═══ Available records ═══

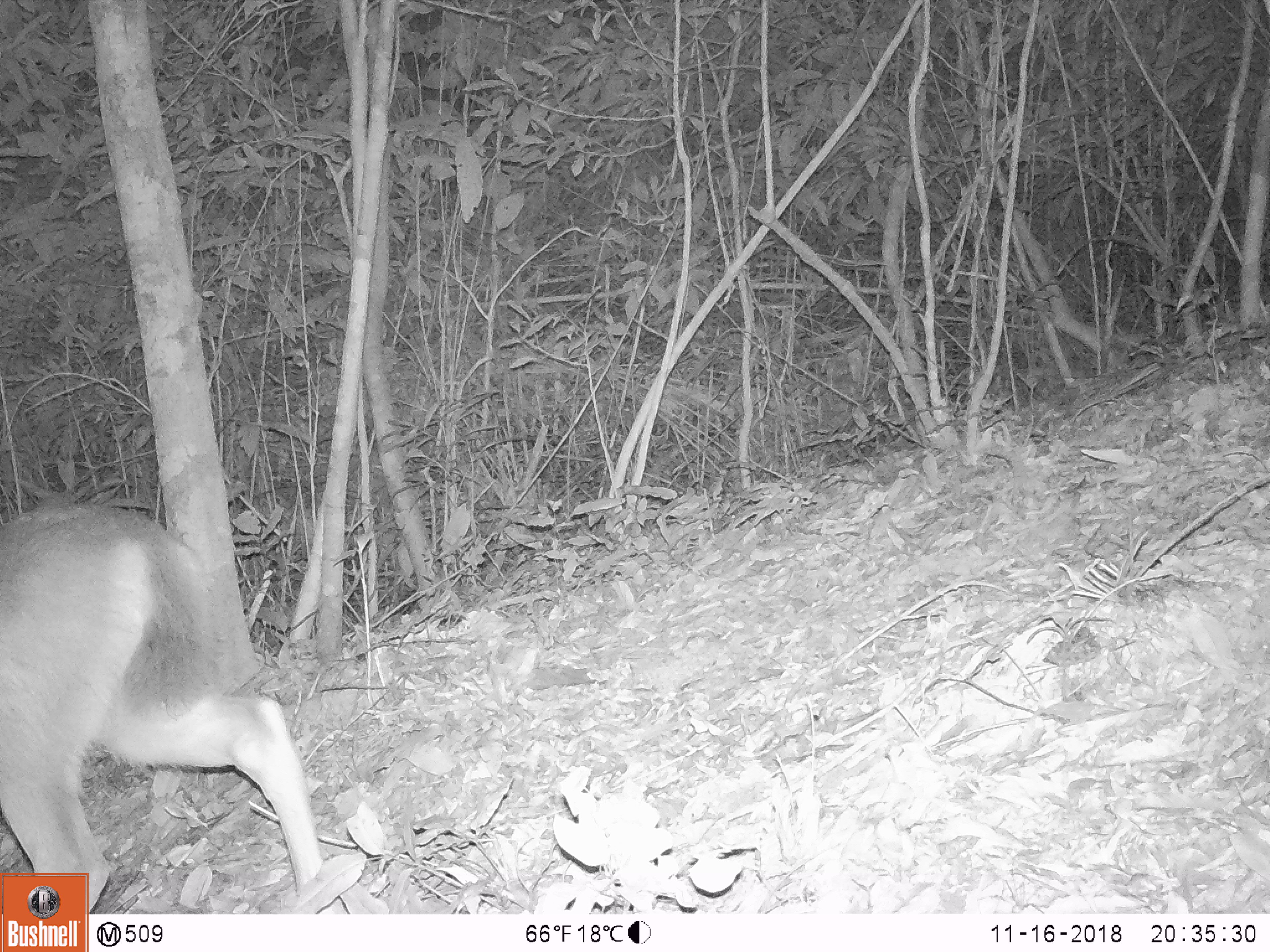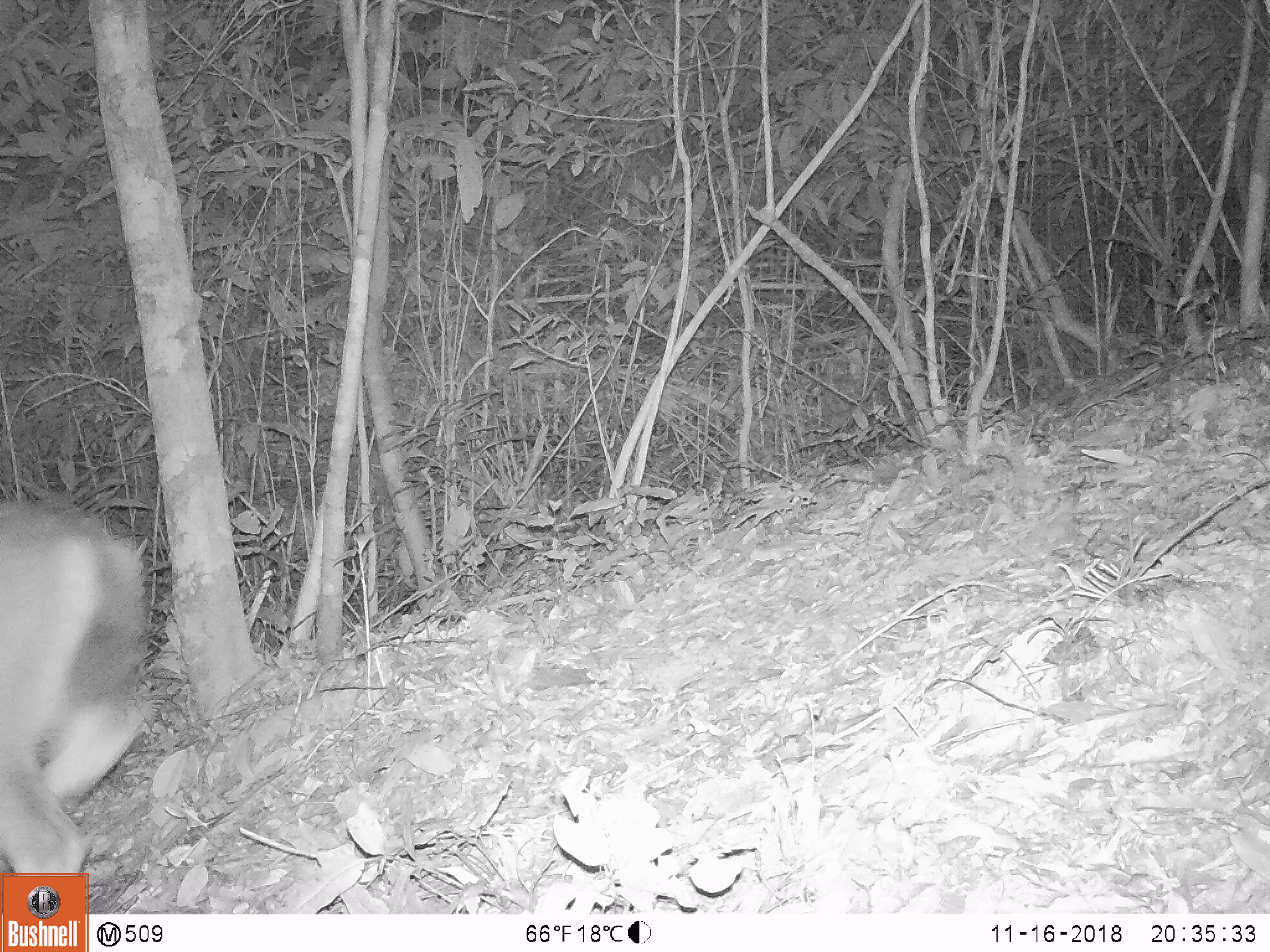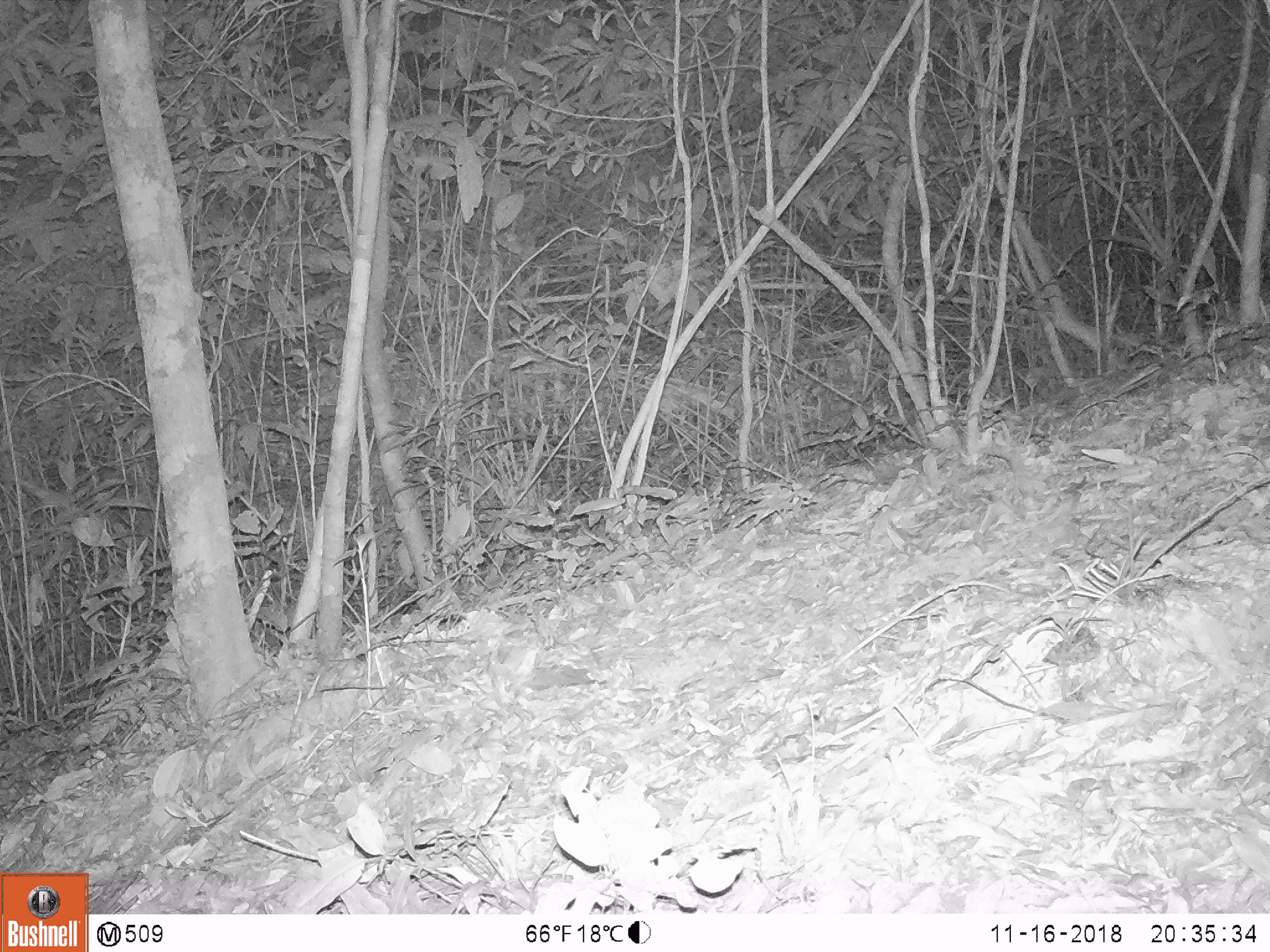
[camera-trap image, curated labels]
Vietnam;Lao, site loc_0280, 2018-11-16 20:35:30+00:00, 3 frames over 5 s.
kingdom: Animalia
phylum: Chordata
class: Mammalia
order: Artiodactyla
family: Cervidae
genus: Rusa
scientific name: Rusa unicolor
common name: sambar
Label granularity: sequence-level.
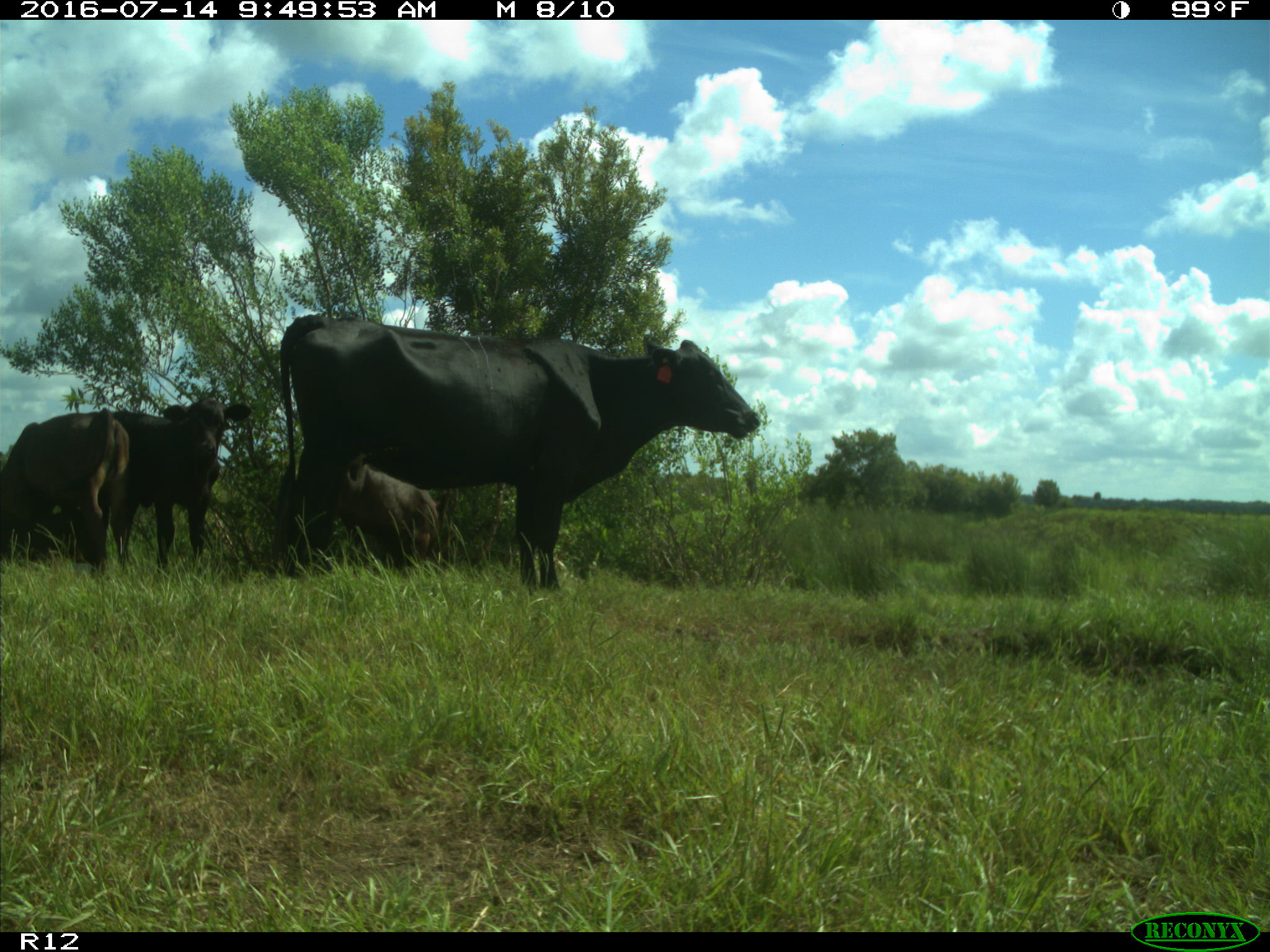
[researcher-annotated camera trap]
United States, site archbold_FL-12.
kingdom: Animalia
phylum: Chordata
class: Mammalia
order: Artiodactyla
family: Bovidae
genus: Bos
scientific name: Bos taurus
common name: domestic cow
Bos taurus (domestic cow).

═══

Directions:
Copy the data exactly. Any picture it contains is to be omitted.

Task response:
[camera-trap image, curated labels]
Vietnam;Lao, site loc_0280, 2018-11-16 20:35:30+00:00, 3 frames over 5 s.
kingdom: Animalia
phylum: Chordata
class: Mammalia
order: Artiodactyla
family: Cervidae
genus: Rusa
scientific name: Rusa unicolor
common name: sambar
Label granularity: sequence-level.
[researcher-annotated camera trap]
United States, site archbold_FL-12.
kingdom: Animalia
phylum: Chordata
class: Mammalia
order: Artiodactyla
family: Bovidae
genus: Bos
scientific name: Bos taurus
common name: domestic cow
Bos taurus (domestic cow).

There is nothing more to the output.